Le capitalisme commercial est un fléau économique, social, idéologique
Il transforme le citoyen en un individu manipulable à merci, aidé en cela par des publicités décervelantes.
La bataille pour la sobriété est engagée même si elle l'est dans l'hypocrisie et le grand n'importe quoi. L'ESS doit conjuguer ses forces avec ceux d'entre nos citoyens qui l'ont engagé via la thématique de la décroissance. Nous, militants de l'ESS nous devons nous associer à cette demande citoyenne. V. LIEGEY auteur du remarquable petit opuscule (2) « Décroissance : fake or not » écrit « Le projet de décroissance est avant tout celui d'une refonte de la démocratie. Il s'agit d'inventer, d'expérimenter de nouvelles manières d'être, de questionner nos besoins et la manière dont nous y répondons. Il s'agit de se réapproprier le sens que l'on donne à nos activités… »
Quel acteur de l'ESS ne se retrouve pas dans ces mots : privilégier l'être et non l'avoir, faire vivre la démocratie économique, privilégier le bien commun à l'intérêt particulier : c'est la doxa de l'ESS en révolte depuis la révolution industrielle contre le profit roi et le chacun pour soi.
Le sociologue américain, E. O. WRIGHT, hélas trop tôt disparu, a élaboré dans son ouvrage « Stratégies anticapitalistes pour le 21 siècle » (3) une réponse à la crise systémique :
- Il met au cœur d'une nouvelle forme de production, l'économie sociale et solidaire à laquelle il demande ,au nom de la démocratie citoyenne et de la lucrativité limitée, d'étendre au maximum son champ dans la création d'activités et de l'entreprendre autrement.

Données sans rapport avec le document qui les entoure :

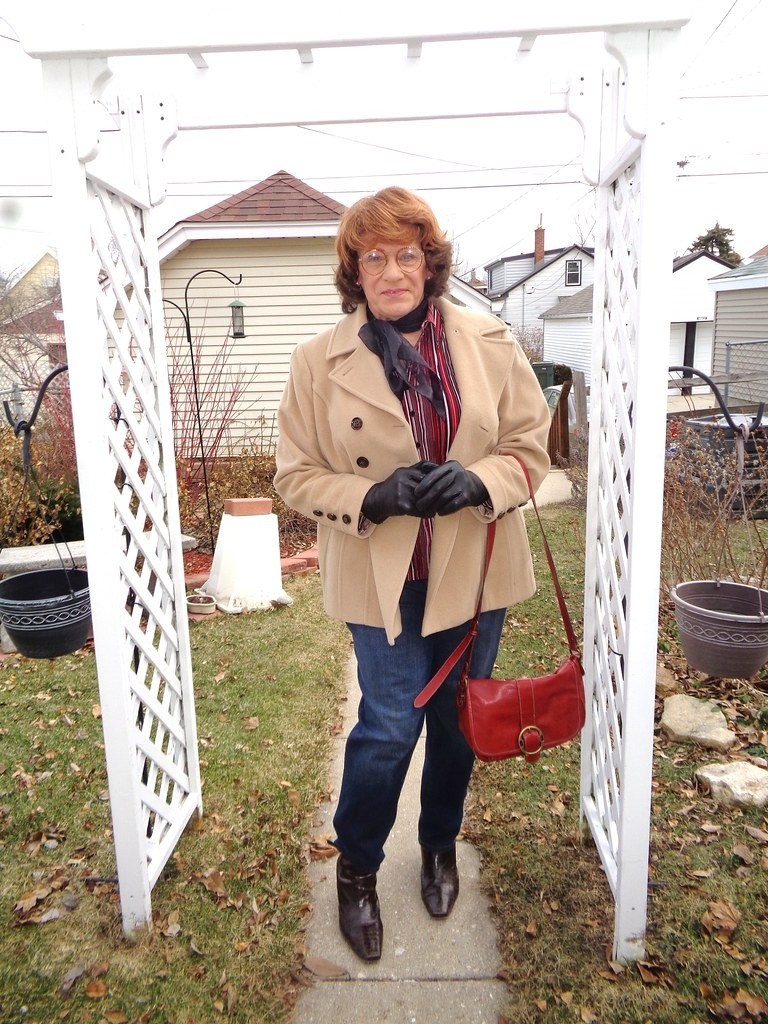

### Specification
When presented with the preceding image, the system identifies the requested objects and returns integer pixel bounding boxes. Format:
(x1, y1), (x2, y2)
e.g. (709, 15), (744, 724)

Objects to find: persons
(274, 186), (552, 965)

- Il estime que, pour combattre le système dominant, il faut l'attaquer au cœur c'est-à-dire dans la propriété privative du capital en démultipliant les créations d'entreprises coopératives et ce dans tous les domaines de la production .
Prenant acte de l'échec du socialisme planifié et étatisé mais aussi de la social-démocratie, il suggère une érosion lente du capitalisme par le progrès ,au sein du champ productif, des entreprises à capital partagé, propriété des citoyens et salariés et agissant dans l'intérêt collectif : coopératives, mutuelles et associations doivent progressivement grignoter, « éroder » un capitalisme dépassé et mortifère.
Cette mutation que l'on se doit d'accélérer me parait un beau projet politique, indispensable pour conceptualiser un autre modèle de développement que pour l'instant personne n'a été capable de concevoir. Ce projet que beaucoup d'entre nous appelons déjà l'économie sociale de transformation, n'a rien à attendre des politiques néo libérales actuelles qui ne proposeront jamais autre chose qu'une petite place dans des politiques toutes soumises au marché roi. Je pense mais je ne mésestime pas la difficulté à gérer cette situation pour les responsables institutionnels de l'ESS qu'il nous faut désormais nous placer dans la radicalité, cette radicalité que la profondeur et l'irréversibilité de la crise systémique nous imposent.